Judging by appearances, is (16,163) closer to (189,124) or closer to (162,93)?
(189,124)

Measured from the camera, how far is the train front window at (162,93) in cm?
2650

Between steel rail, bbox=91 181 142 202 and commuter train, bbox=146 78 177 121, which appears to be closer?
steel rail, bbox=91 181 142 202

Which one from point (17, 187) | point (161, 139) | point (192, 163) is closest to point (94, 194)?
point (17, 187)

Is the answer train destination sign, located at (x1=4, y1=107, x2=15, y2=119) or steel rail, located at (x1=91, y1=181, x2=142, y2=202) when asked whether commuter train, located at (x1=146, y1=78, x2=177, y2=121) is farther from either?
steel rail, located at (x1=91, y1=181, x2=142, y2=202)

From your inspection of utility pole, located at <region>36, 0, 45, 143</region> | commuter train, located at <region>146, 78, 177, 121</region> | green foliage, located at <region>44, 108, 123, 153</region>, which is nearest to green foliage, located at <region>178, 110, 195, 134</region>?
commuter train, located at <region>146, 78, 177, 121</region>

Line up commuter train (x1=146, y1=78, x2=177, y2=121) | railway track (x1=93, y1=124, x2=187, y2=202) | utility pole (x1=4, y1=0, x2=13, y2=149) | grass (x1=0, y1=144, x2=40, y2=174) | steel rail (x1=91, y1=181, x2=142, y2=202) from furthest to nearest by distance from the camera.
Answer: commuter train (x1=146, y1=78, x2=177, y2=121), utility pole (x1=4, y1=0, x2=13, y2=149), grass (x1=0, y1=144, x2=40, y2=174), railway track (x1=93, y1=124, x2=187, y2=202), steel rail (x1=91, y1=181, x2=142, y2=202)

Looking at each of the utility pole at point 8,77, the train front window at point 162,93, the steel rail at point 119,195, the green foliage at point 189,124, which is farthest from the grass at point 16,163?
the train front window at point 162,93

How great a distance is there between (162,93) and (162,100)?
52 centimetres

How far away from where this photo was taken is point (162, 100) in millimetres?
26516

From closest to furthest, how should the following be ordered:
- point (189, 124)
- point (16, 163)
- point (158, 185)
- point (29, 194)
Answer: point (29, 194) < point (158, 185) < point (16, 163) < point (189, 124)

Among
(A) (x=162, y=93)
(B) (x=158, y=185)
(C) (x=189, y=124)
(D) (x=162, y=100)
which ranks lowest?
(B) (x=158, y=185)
▬▬▬▬▬▬
*Objective*:
Starting at the line that contains "How far away" and ending at the last line of the material, give those lines as a Markdown table with the columns No. and Line. Number each row and leave out blank lines.

*Correct result*:
| No. | Line |
|---|---|
| 1 | How far away from where this photo was taken is point (162, 100) in millimetres? |
| 2 | 26516 |
| 3 | From closest to furthest, how should the following be ordered: |
| 4 | - point (189, 124) |
| 5 | - point (16, 163) |
| 6 | - point (158, 185) |
| 7 | - point (29, 194) |
| 8 | Answer: point (29, 194) < point (158, 185) < point (16, 163) < point (189, 124) |
| 9 | Among |
| 10 | (A) (x=162, y=93) |
| 11 | (B) (x=158, y=185) |
| 12 | (C) (x=189, y=124) |
| 13 | (D) (x=162, y=100) |
| 14 | which ranks lowest? |
| 15 | (B) (x=158, y=185) |